There are some helpers to simplify local development
Sometimes it is useful to have all logs written to a file in addition to console.
There is a built-in file logger, that will be added to default Akka.NET loggers if you will set AKKA_STREAMS_KAFKA_TEST_FILE_LOGGING
environment variable on your local system to any value.
When set, all logs will be written to logs
subfolder near to your test assembly, one file per test.

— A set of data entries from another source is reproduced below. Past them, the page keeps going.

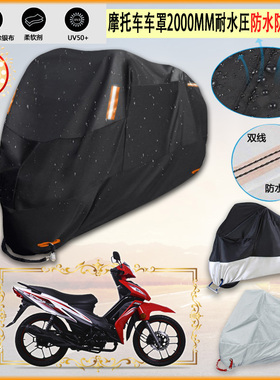 适用Modenas MR2摩托车罩车衣防晒布防雨棚蓬隔热遮阳挡牛津布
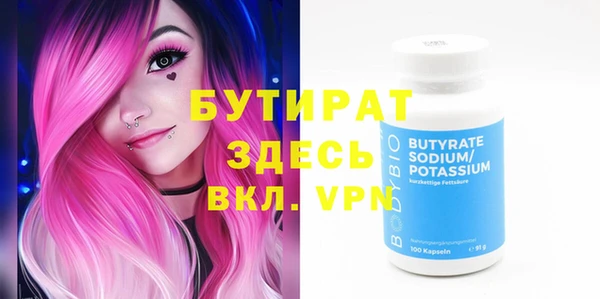 марки nbome Абинск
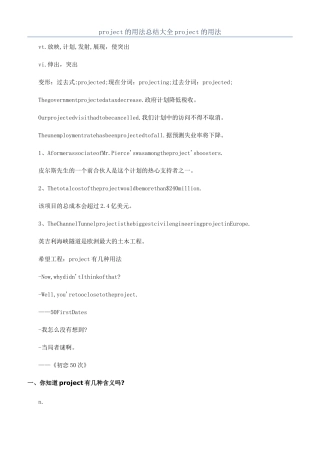 project的用法总结大全project的用法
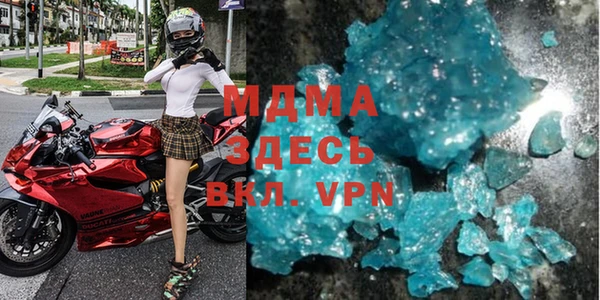 меф VHQ Аксай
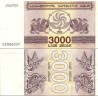 اسکناس 3000 کاپونی - گرجستان 1993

Here is how log file name is generated:
public readonly string LogPath = $"logs\\{DateTime.Now:yyyy-MM-dd_HH-mm-ss}_{Guid.NewGuid():N}.txt";
By default, tests are configured to be friendly to CI - that is, before starting tests docker Kafka images will be downloaded (if not yet exist) and containers started, and after all tests finish full cleanup will be performed (except the fact that downloaded docker images will not be removed).
While this might be useful when running tests locally, there are situations when you would like to save startup/shutdown tests time by using some pre-existing container, that will be used for all test runs and will not be stopped/started each time.
To achieve that, set AKKA_STREAMS_KAFKA_TEST_CONTAINER_REUSE
environment variable on your local machine to any value. This will force using existing Kafka container, listening on port 29092
. Use docker-compose up
console command in the root of project folder to get this container up and running.